=== Record list ===
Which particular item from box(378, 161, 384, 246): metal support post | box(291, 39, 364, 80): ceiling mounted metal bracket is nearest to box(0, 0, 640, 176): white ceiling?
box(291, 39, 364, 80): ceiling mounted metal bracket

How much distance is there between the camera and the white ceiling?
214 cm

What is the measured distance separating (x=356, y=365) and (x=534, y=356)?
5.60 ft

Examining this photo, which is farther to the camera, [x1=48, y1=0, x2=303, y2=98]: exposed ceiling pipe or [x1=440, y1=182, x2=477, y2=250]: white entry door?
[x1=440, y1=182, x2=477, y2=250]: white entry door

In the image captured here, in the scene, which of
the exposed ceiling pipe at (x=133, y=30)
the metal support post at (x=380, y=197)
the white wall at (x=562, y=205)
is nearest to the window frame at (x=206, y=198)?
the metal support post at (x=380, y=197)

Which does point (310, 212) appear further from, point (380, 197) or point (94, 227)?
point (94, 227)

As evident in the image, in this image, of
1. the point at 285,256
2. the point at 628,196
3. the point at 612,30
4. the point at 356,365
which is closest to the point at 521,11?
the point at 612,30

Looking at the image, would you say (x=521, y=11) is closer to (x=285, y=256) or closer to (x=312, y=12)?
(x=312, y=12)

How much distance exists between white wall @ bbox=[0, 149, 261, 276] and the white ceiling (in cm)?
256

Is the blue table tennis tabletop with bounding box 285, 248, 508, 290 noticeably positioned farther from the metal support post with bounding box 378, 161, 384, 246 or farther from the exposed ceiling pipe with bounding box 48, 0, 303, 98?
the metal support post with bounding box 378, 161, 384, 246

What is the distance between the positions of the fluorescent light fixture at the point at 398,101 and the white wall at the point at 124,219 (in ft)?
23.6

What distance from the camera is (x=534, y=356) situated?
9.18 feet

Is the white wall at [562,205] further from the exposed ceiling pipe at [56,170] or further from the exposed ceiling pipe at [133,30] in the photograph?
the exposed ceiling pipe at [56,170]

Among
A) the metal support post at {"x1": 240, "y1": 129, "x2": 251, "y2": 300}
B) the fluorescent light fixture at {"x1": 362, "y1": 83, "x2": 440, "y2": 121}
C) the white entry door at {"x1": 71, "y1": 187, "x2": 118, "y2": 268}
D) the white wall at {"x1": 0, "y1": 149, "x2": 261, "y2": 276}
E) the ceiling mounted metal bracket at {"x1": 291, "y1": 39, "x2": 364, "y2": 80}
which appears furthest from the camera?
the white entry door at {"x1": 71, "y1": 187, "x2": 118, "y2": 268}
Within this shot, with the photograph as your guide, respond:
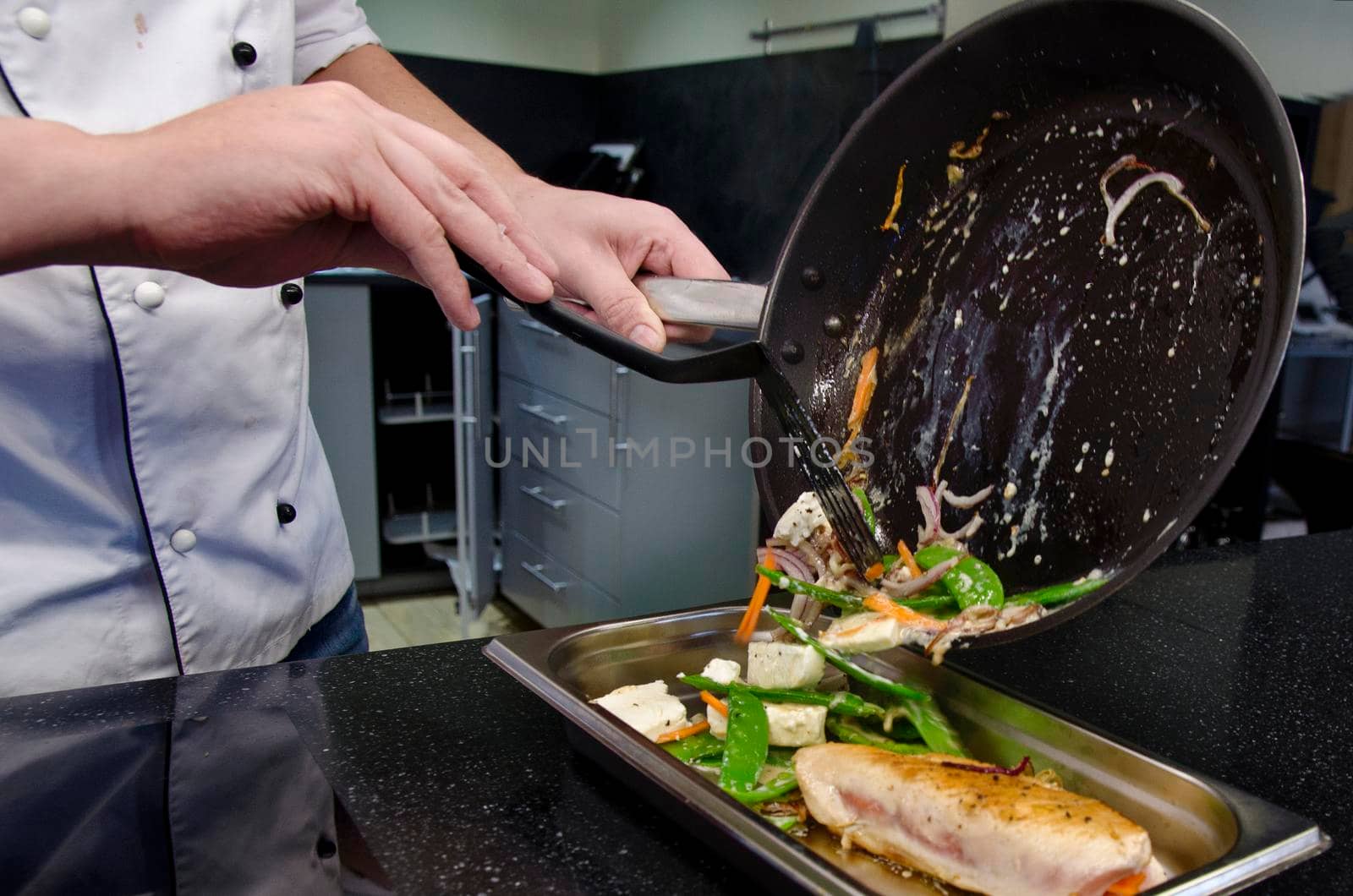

=== What needs to be done ===
Rewrite the listing above as a numbered list, leaving out the blank lines and the pictures.

=== The output ===
1. Which particular item from box(378, 161, 384, 246): metal support post | box(291, 39, 364, 80): ceiling mounted metal bracket is nearest to box(0, 0, 640, 176): white ceiling?
2. box(291, 39, 364, 80): ceiling mounted metal bracket
3. How much distance is there between the camera and the white ceiling?
4. 214 cm
5. What is the measured distance separating (x=356, y=365) and (x=534, y=356)?
6. 5.60 ft
7. Examining this photo, which is farther to the camera, [x1=48, y1=0, x2=303, y2=98]: exposed ceiling pipe or [x1=440, y1=182, x2=477, y2=250]: white entry door?
8. [x1=440, y1=182, x2=477, y2=250]: white entry door
9. In the image captured here, in the scene, which of
10. the exposed ceiling pipe at (x=133, y=30)
11. the metal support post at (x=380, y=197)
12. the white wall at (x=562, y=205)
13. is nearest to the window frame at (x=206, y=198)?
14. the metal support post at (x=380, y=197)
15. Which does point (310, 212) appear further from, point (380, 197) or point (94, 227)?
16. point (94, 227)
17. As evident in the image, in this image, of
18. 1. the point at 285,256
19. 2. the point at 628,196
20. 3. the point at 612,30
21. 4. the point at 356,365
22. which is closest to the point at 521,11?
23. the point at 612,30
24. Looking at the image, would you say (x=521, y=11) is closer to (x=285, y=256) or closer to (x=312, y=12)?
25. (x=312, y=12)
26. How much distance exists between white wall @ bbox=[0, 149, 261, 276] and the white ceiling (in cm)?
27. 256
28. Is the blue table tennis tabletop with bounding box 285, 248, 508, 290 noticeably positioned farther from the metal support post with bounding box 378, 161, 384, 246 or farther from the exposed ceiling pipe with bounding box 48, 0, 303, 98?
29. the metal support post with bounding box 378, 161, 384, 246
30. What is the distance between the positions of the fluorescent light fixture at the point at 398,101 and the white wall at the point at 124,219 (in ft)?
31. 23.6
32. What distance from the camera is (x=534, y=356) situated?
33. 9.18 feet
34. Is the white wall at [562,205] further from the exposed ceiling pipe at [56,170] or further from the exposed ceiling pipe at [133,30] in the photograph?
35. the exposed ceiling pipe at [56,170]
36. Among
37. A) the metal support post at {"x1": 240, "y1": 129, "x2": 251, "y2": 300}
38. B) the fluorescent light fixture at {"x1": 362, "y1": 83, "x2": 440, "y2": 121}
39. C) the white entry door at {"x1": 71, "y1": 187, "x2": 118, "y2": 268}
40. D) the white wall at {"x1": 0, "y1": 149, "x2": 261, "y2": 276}
41. E) the ceiling mounted metal bracket at {"x1": 291, "y1": 39, "x2": 364, "y2": 80}
42. which appears furthest from the camera?
43. the white entry door at {"x1": 71, "y1": 187, "x2": 118, "y2": 268}
44. Within this shot, with the photograph as your guide, respond:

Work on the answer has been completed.